*What the task asks*.
In the listing below, find the line containing "Apartment Balogh Vendeghaz Sarospatak" and the line containing "I Troll You", then copy exactly everything from the first through the second, except the pictures.

*Source material*.

-- -- --

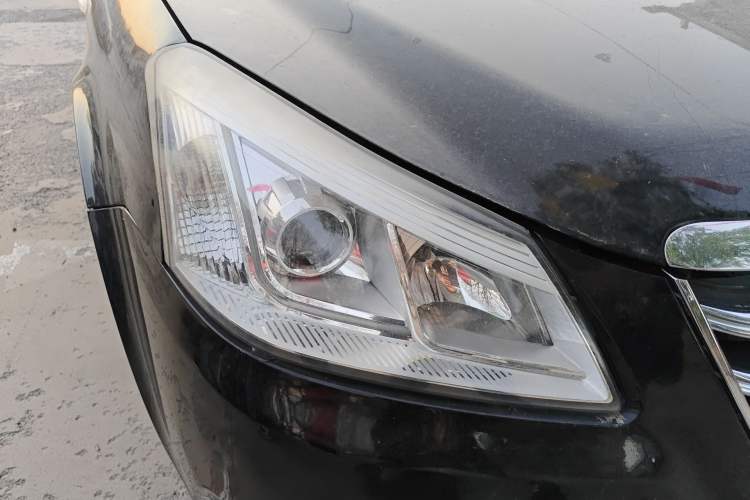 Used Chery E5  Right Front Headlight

-- -- --

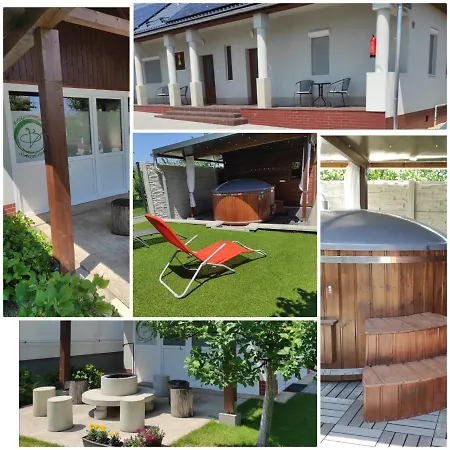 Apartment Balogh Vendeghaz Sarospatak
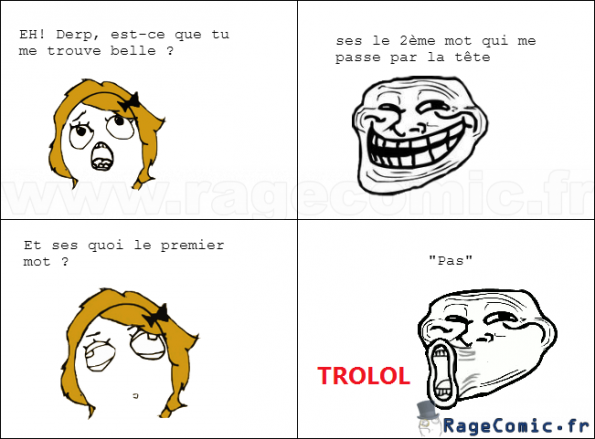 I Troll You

-- -- --

*Exercise solution*.
 Apartment Balogh Vendeghaz Sarospatak
 I Troll You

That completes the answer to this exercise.